僕は誕生日を祝われるのがあんまり好きじゃなかった。

自己肯定感が低いからというわけではないと思う。

ただただ、自分が生まれてから地球が整数回公転しただけの日をめでたいとはどうしても思えない。

所詮誕生日なんて1年に365回ある日々のたった1日で、他の364日と何ら変わらない日常だ。

1つ歳をとったからと言って特別なことは何もない。

19歳から20歳になる時だけは酒やギャンブルが解禁されるから別だけど、それ以外のタイミングで歳をとっても昨日と今日は何ら変わらない日々だ。

そう、特別なことは何もない。

誕生日を祝われるのが好きじゃない理由は他にもある。

自分の誕生日を周囲の人に知られている場合、誕生日を迎えた日に「周りの人に自分を祝わせている感じ」がしてしまうのが、何となく釈然としないからだ。

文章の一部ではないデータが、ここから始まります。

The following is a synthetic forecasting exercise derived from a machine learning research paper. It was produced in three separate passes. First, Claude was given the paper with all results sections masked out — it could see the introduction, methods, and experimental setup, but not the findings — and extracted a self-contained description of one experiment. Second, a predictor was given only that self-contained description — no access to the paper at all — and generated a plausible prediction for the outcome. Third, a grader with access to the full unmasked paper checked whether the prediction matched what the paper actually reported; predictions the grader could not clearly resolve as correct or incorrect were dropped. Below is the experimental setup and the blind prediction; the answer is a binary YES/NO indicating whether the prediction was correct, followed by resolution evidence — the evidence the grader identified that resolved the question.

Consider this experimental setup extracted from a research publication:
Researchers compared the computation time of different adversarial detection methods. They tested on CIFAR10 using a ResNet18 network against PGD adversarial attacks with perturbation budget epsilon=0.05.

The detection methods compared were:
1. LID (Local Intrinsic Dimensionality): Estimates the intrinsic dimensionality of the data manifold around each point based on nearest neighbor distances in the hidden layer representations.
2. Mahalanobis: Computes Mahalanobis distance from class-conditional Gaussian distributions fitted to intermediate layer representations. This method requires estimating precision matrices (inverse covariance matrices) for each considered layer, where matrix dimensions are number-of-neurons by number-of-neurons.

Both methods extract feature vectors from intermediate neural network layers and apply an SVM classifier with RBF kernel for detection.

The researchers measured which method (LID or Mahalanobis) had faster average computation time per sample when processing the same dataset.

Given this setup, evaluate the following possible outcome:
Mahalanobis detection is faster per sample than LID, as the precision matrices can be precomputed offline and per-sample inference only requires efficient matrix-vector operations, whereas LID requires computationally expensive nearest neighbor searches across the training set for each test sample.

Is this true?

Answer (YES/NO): NO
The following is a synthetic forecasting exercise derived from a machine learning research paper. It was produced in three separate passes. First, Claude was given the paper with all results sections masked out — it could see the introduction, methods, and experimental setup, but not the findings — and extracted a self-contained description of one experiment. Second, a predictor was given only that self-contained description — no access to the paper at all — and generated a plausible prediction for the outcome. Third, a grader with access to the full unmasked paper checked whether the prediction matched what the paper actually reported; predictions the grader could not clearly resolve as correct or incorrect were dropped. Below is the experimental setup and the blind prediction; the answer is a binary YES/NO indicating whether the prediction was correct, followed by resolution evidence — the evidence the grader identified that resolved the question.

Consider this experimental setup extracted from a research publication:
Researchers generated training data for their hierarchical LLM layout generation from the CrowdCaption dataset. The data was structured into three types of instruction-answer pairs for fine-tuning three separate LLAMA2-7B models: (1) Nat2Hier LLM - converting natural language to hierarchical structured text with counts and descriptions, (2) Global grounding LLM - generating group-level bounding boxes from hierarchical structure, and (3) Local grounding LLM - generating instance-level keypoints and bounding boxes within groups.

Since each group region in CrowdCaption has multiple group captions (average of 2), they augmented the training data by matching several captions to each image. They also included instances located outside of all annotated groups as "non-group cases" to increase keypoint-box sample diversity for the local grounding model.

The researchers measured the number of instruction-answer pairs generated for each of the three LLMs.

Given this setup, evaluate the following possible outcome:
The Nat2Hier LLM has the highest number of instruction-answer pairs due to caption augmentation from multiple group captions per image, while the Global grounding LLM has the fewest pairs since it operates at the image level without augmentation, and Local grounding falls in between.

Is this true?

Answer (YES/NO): NO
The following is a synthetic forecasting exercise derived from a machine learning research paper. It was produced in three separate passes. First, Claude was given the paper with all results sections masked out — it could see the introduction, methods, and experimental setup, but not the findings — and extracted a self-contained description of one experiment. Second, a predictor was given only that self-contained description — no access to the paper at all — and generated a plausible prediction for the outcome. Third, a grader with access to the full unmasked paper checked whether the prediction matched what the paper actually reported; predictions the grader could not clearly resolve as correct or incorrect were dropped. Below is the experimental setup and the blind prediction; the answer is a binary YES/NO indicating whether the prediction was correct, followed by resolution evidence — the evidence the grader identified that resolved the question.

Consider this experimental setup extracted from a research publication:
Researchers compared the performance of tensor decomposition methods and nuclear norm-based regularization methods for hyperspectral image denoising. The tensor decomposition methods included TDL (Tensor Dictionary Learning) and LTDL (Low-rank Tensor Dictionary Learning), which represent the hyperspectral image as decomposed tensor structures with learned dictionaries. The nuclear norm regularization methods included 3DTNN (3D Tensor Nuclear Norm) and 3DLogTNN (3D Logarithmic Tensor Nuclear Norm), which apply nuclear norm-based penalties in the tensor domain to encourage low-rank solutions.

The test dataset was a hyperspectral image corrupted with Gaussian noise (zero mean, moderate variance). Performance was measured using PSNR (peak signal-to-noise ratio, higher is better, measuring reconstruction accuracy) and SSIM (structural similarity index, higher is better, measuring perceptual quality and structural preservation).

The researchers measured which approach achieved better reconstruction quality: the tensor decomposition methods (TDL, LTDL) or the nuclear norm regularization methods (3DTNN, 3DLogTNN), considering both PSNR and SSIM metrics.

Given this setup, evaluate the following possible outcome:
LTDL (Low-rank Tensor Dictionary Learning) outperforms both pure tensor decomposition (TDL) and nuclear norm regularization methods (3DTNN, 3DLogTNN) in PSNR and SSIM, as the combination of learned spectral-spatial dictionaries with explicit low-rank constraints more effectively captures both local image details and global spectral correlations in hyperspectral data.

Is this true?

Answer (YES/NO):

少しわかりづらいかもしれないから1つ例をあげてみる。

僕の誕生日が今日(11/16)だとしよう。

今日僕に会う人は、僕の誕生日を覚えている場合「31等星くん誕生日おめでとう!」とか言ってくれたり、気の利く人であればちょっとしたお菓子をくれたりするだろう。

もちろんこういった善意は本当に本当にありがたい。

でも、この善意は「僕が誕生日であることによって相手から無理矢理引き出した善意」である気がしてならない。

この善意は、僕が誕生日でなければ生まれていなかった善意だ。

だから僕は誕生日を祝ってもらうと、自分が「お涙ちょうだい」ならぬ「お善意ちょうだい」をしてしまっている感じがして気恥ずかしくなってしまう。

僕はこの感覚があんまり好きじゃないわけだ。

1つ言い訳というか注意書きをさせてほしいんだけど、誕生日を祝われるのが好きじゃないからと言って僕が他人の誕生日を祝うのが嫌いなわけじゃない。

他人の誕生日を出汁にしてワイワイ騒ぐのはそれなりに楽しいと思っている。

それだけじゃなく、世間的には誕生日を祝ってもらったら素直に嬉しいと思う人が多数派であることもわかっている。

だから僕は他人の誕生日の時には普通にお祝いもするし、遠くに住んでいる旧友にはラインで「誕生日おめでとう」とメッセージも送る。

よくわからないと思われるかもしれないけど、僕はこんな思想をもっている偏屈な人間だ。

こんな人間に共感する人がもしいればぜひ僕と友達になろう。

ちなみにこの記事のタイトルを過去形にしているのは、最近は誕生日を祝ってもらったら素直に喜ぶようになった(している?)からだ。

歳をとって丸くなったからだろうか。

誕生日を迎えて歳をとるのは悪くないってことなのかもしれない。